We have had some great questions from clients this month. Below are three that we thought were worthy to share.
1) I really need more term life insurance, but I have had health issues and I am concerned about getting approved. Do I have any options?
Yes there are options however it just depends on how serious your health issues are or were. The first place we would start would be to find a good agent who works with many different life insurance companies. Not all insurance companies have the same underwriting standards. Some companies may look at your specific health issues different than others. That is why it is important to have an agent that can work with many different companies. If the health concerns are such that you are not able to be approved, you could look into options through your work. Some employers (usually larger companies, but not always) offer the option to purchase additional term life through their group plan.
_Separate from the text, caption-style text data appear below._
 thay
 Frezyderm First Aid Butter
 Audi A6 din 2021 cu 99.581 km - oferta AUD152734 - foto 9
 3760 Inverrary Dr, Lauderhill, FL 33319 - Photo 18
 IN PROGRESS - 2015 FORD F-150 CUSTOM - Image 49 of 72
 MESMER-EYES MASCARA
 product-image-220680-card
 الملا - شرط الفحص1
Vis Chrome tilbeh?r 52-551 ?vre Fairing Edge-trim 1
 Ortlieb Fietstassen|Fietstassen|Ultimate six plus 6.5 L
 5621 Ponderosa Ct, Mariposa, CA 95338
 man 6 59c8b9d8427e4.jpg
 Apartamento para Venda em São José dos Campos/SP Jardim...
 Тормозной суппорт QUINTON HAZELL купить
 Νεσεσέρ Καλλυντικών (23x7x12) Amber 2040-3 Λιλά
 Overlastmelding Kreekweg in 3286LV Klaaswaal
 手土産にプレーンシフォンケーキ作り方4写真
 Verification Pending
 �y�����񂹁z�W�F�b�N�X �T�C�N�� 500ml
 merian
Sometimes you can purchase insurance up to a multiple of your current annual salary (like 3 times your salary) without medical underwriting. The lack of medical underwriting is the key if you have had health issues. It is possible that your cost will be higher if you go through your employer versus the individual route (especially for those in excellent health), but at least it is an option.
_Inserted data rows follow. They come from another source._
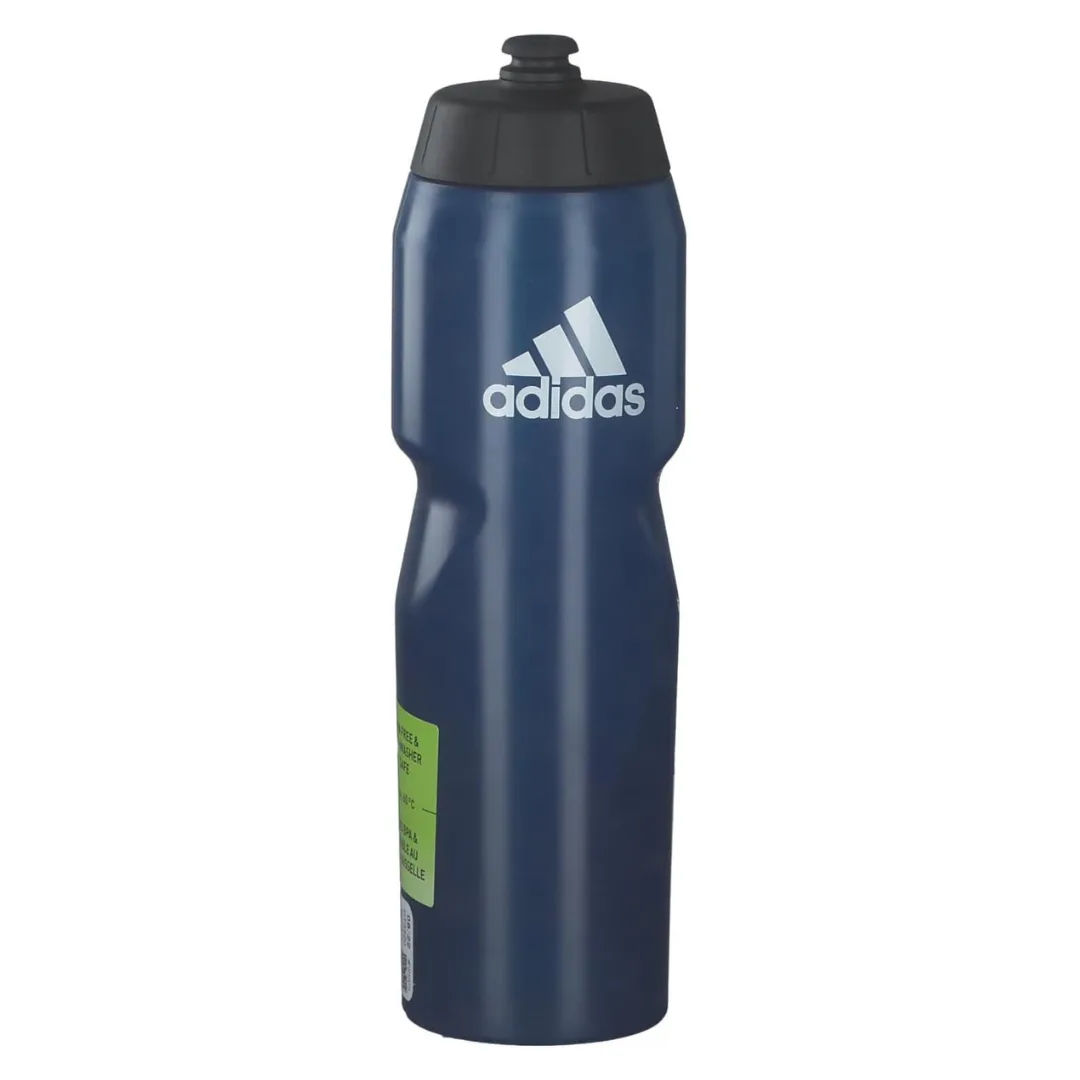 adidas Performance Water Bottle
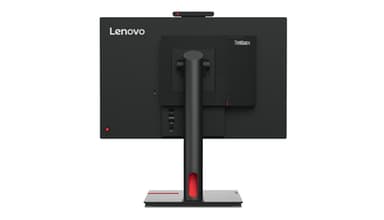 Lenovo ThinkCentre TIO-24 Gen5 Monitor view 4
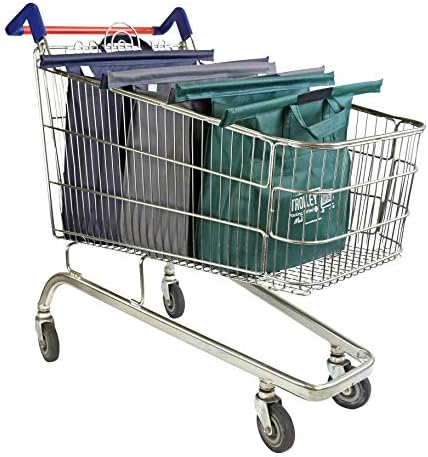 51wbj98mual. Ac .jpg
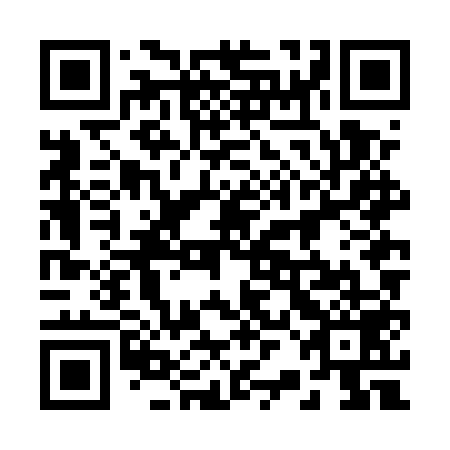 QR code for 22N EU9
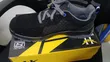 Hillson Quality Safety Boots - 1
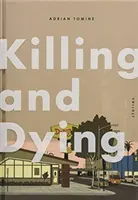 Töten und Sterben - Killing and Dying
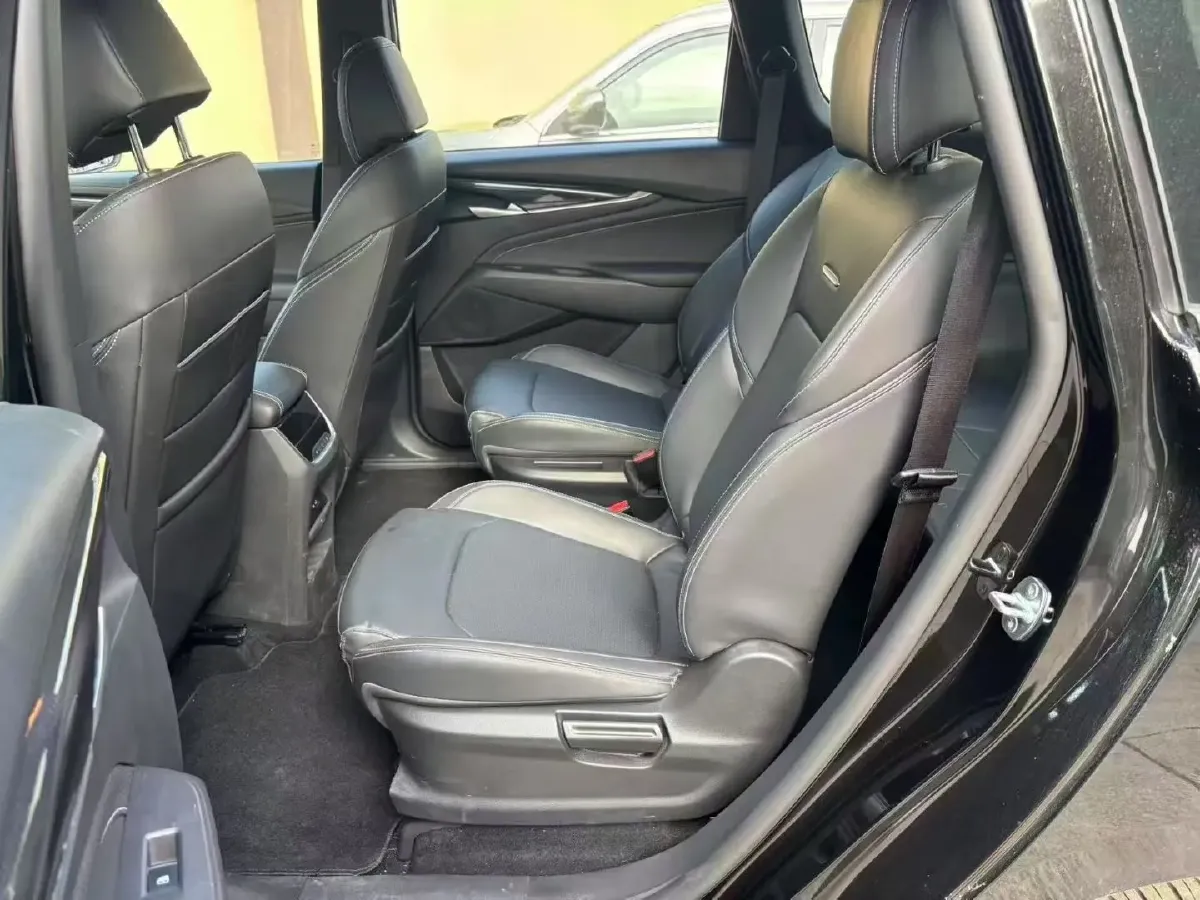 2019 MAXUS G50 1.5T 169HP L4 7DCT,autocango,china used car exporter,china ev exporter,chinese used car exporter,chinese used ev exporter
2) Should I withhold federal taxes from my IRA distribution or social security payment?
Usually we suggest that clients do withhold for taxes, however it really depends on your overall situation. Regardless of whether or not you withhold for federal taxes, at the very least we advise that you have a plan for how you will pay any tax due on retirement income. Usually you can expect that IRA distributions will be fully taxable for federal tax purposes. On the other hand, social security taxation is a little more complicated. For most people, 85% of social security income is taxable at the federal level, however there can be certain situations where no social security income is taxable. For some, electing to withhold a certain amount from your payments when you receive the income can be a good way to ensure that you have accounted for the tax burden to come. You could also make estimated tax payments rather than withholding the tax from your income if you so choose. Whatever route you go, just make sure to have a plan. Otherwise you could be hit with the nasty surprise of a big tax bill due when it comes time to file your taxes.
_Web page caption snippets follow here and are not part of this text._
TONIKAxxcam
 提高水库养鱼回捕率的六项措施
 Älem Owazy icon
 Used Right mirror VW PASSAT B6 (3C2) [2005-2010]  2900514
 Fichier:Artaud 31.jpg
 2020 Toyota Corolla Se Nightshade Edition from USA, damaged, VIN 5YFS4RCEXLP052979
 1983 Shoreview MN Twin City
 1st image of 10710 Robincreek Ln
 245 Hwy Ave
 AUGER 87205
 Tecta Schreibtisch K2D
3) I have some extra cash flow coming in, should I use it to pay off my mortgage?
Great question. If I had a dollar for every time I was asked this question I would be a rich man. It really is a personal decision, however here are some discussion points that I usually mention when I get this question. First, it depends on what rate of interest you are currently paying on the mortgage. Is the mortgage rate lower than other debts that you have? If so, it seems that paying off other debts before the mortgage would make better sense. Another item to think about is your emergency fund. Do you have enough funds set aside in case of an emergency? If not, perhaps you should fill up your emergency fund with your extra cash. Remember the bigger the family, the larger the emergency fund that is needed. Also, do you have a retirement plan at work? If so, are you currently contributing enough (as a percentage of your income) to get the maximum employer match? If not, you might consider contributing enough to get the match before paying down the mortgage. Lastly, it can be helpful to think about how long you plan to be in the house as well as whether or not you are able to itemize the mortgage interest you pay when you file your taxes. All of the above should be considered when trying to decide whether or not to pay extra on your mortgage. Unfortunately there is not a one size fits all answer to this question.